The answer must be an exact copy of every entry, with no pictures in it.

*** Materials provided ***

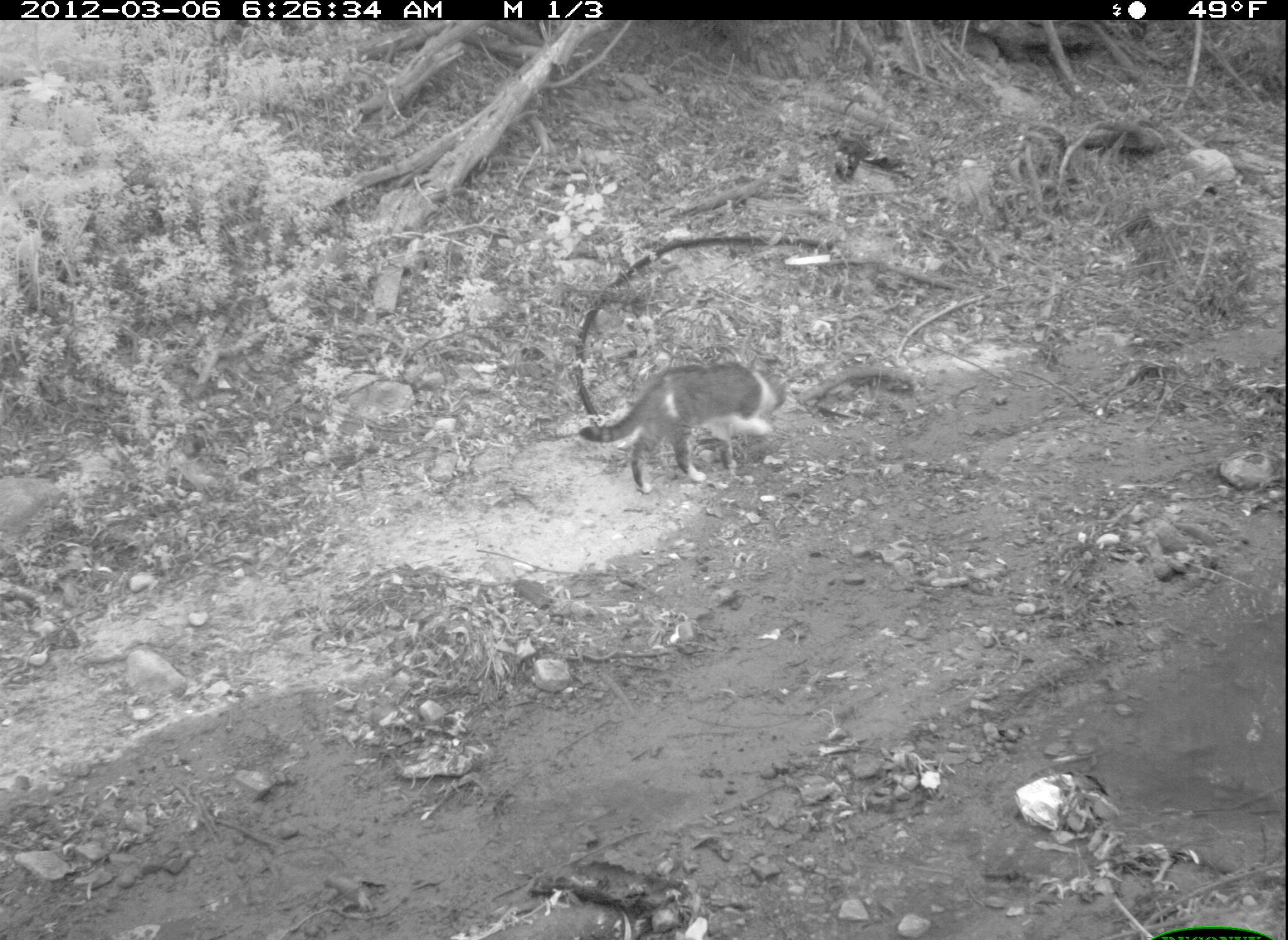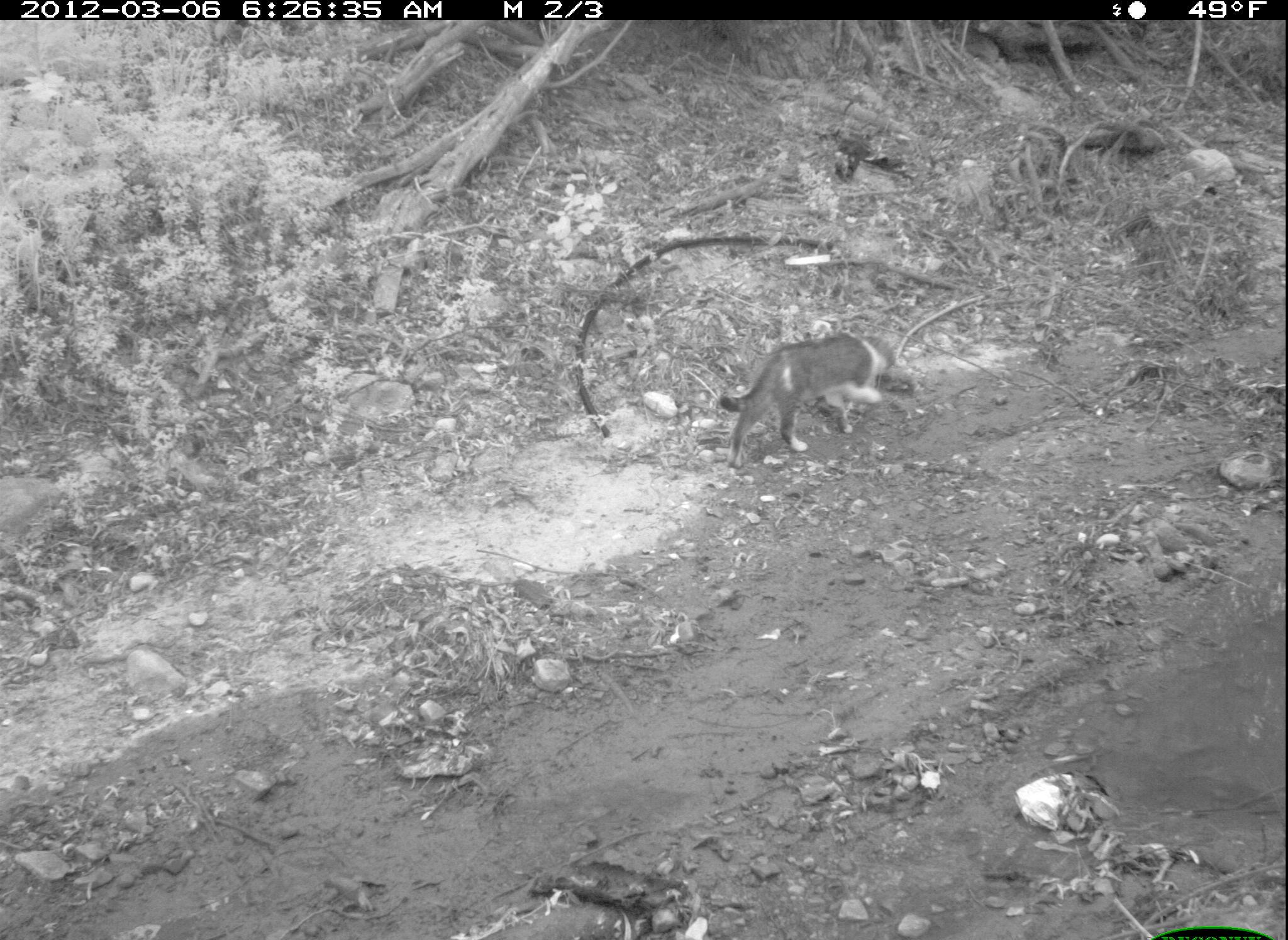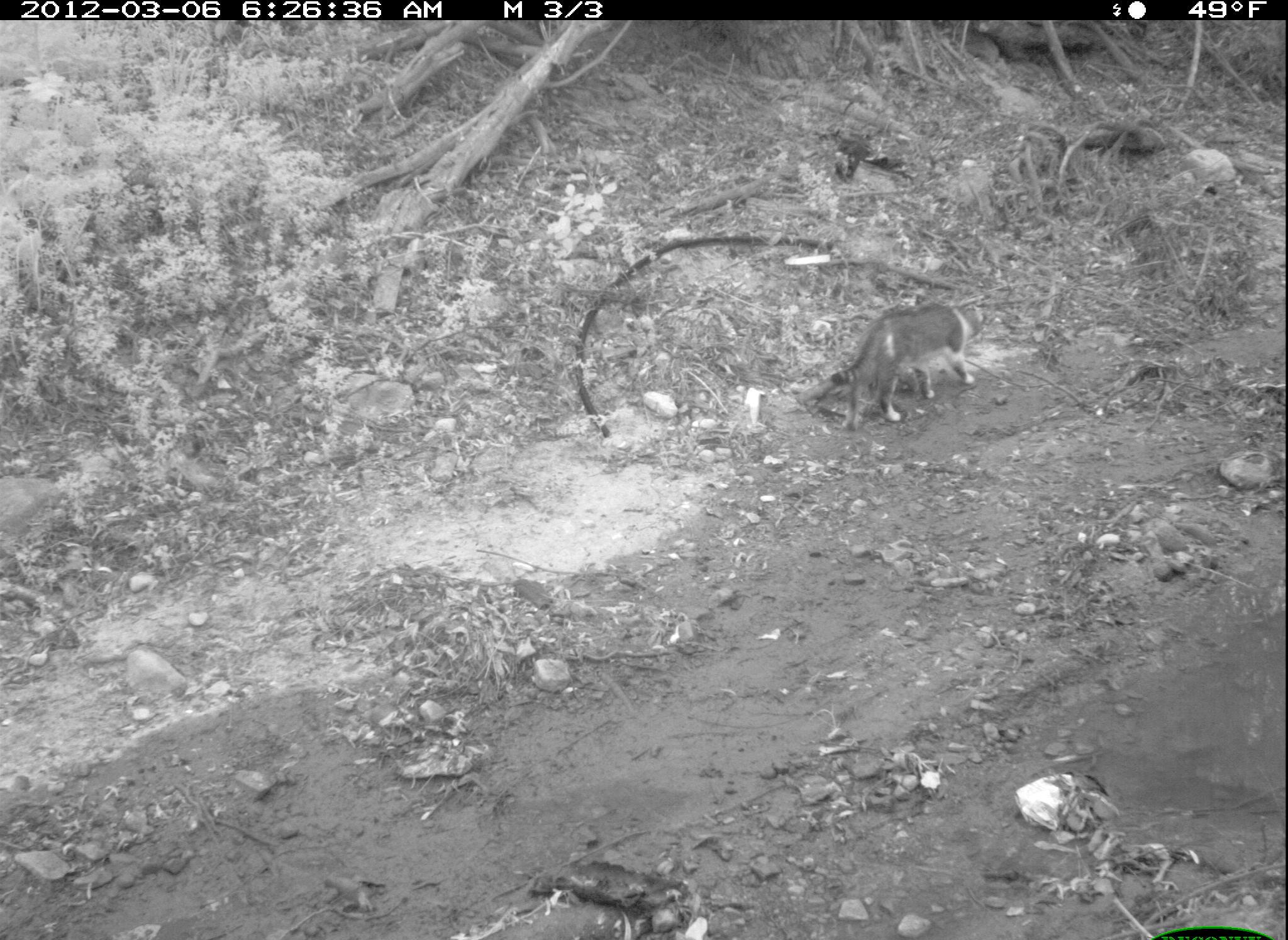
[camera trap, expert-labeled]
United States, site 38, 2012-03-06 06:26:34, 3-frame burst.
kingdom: Animalia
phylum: Chordata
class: Mammalia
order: Carnivora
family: Felidae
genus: Felis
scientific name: Felis catus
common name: cat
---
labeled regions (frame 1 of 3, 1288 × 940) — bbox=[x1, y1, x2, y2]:
cat: bbox=[564, 311, 836, 527]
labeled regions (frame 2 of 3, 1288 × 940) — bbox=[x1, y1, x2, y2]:
cat: bbox=[702, 312, 980, 519]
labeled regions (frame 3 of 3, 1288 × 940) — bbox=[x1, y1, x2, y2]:
cat: bbox=[818, 295, 984, 448]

***

Exercise solution →
[camera trap, expert-labeled]
United States, site 38, 2012-03-06 06:26:34, 3-frame burst.
kingdom: Animalia
phylum: Chordata
class: Mammalia
order: Carnivora
family: Felidae
genus: Felis
scientific name: Felis catus
common name: cat
---
labeled regions (frame 1 of 3, 1288 × 940) — bbox=[x1, y1, x2, y2]:
cat: bbox=[564, 311, 836, 527]
labeled regions (frame 2 of 3, 1288 × 940) — bbox=[x1, y1, x2, y2]:
cat: bbox=[702, 312, 980, 519]
labeled regions (frame 3 of 3, 1288 × 940) — bbox=[x1, y1, x2, y2]:
cat: bbox=[818, 295, 984, 448]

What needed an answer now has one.